→ EXTRACT TO READ
──────

But beyond baseball, Langford’s character will make him a great catch at the next level.

“He’s probably one of the nicest guys I’ve ever met,” Guthrie said. “A lot of times in the baseball world, you’ve got a lot of guys who are high profile guys and when you talk to them they just kind of come off as they know that they’re good, and I’ve been saying this about Wyatt the past five years, if you talk to Wyatt you would never know. He’s just a regular guy that grew up in Trenton and was raised right. He’s just a great guy.”

Guthrie will be in Trenton with around 30-35 close friends and family at the home of former Trenton baseball and softball coach Todd Bryant, who was named runner-up for the Florida Dairy Farmers overall coach of the year in 2021 after leading the Tigers to their second straight state softball title.

Bryant’s daughter, Hallie, is engaged to Wyatt.

“That’s been going on for as long as I can remember, back to middle school” Guthrie said. “Hallie and her family are really close with my family so it’s always been like, everyone has known about it. It’s that typical small-town high school sweetheart thing that’s obviously still working.”

──────

Spatial grounding data:
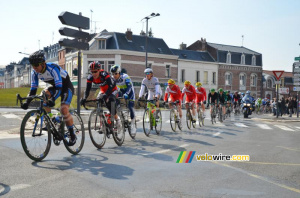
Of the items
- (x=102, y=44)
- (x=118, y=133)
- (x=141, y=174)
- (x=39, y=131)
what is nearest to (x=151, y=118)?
(x=118, y=133)

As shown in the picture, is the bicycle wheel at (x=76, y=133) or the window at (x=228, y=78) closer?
the bicycle wheel at (x=76, y=133)

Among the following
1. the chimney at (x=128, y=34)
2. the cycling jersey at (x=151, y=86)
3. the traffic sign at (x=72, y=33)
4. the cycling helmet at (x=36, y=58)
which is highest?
the chimney at (x=128, y=34)

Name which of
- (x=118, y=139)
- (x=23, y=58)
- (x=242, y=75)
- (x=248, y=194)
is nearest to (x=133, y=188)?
(x=248, y=194)

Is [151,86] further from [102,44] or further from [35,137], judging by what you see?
[102,44]

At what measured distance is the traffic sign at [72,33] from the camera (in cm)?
1011

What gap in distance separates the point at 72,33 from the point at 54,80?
489 cm

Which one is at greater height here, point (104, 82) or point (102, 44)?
point (102, 44)

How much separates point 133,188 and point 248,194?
4.91ft

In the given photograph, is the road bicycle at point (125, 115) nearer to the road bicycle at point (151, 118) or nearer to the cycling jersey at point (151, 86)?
the road bicycle at point (151, 118)

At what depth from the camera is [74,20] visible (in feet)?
34.6

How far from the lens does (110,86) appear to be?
7543 mm

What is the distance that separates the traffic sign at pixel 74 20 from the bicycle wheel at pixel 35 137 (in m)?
5.19

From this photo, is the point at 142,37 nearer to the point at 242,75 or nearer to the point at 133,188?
the point at 242,75

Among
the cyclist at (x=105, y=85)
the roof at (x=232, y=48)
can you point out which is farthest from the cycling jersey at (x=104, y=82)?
the roof at (x=232, y=48)
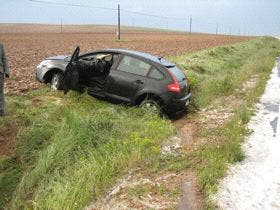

──────

→ WHAT TO WORK ON
A) Copy the excerpt about Langford word for word, from "But beyond baseball, Langford’s" up to and including "state softball title.".
B) In the excerpt about Langford, what did Todd Bryant lead the Tigers to in 2021, the year he was named runner-up for the Florida Dairy Farmers overall coach of the year?

→ ANSWERS BY ITEM NUMBER
A)
But beyond baseball, Langford’s character will make him a great catch at the next level.

“He’s probably one of the nicest guys I’ve ever met,” Guthrie said. “A lot of times in the baseball world, you’ve got a lot of guys who are high profile guys and when you talk to them they just kind of come off as they know that they’re good, and I’ve been saying this about Wyatt the past five years, if you talk to Wyatt you would never know. He’s just a regular guy that grew up in Trenton and was raised right. He’s just a great guy.”

Guthrie will be in Trenton with around 30-35 close friends and family at the home of former Trenton baseball and softball coach Todd Bryant, who was named runner-up for the Florida Dairy Farmers overall coach of the year in 2021 after leading the Tigers to their second straight state softball title.

B) Their second straight state softball title.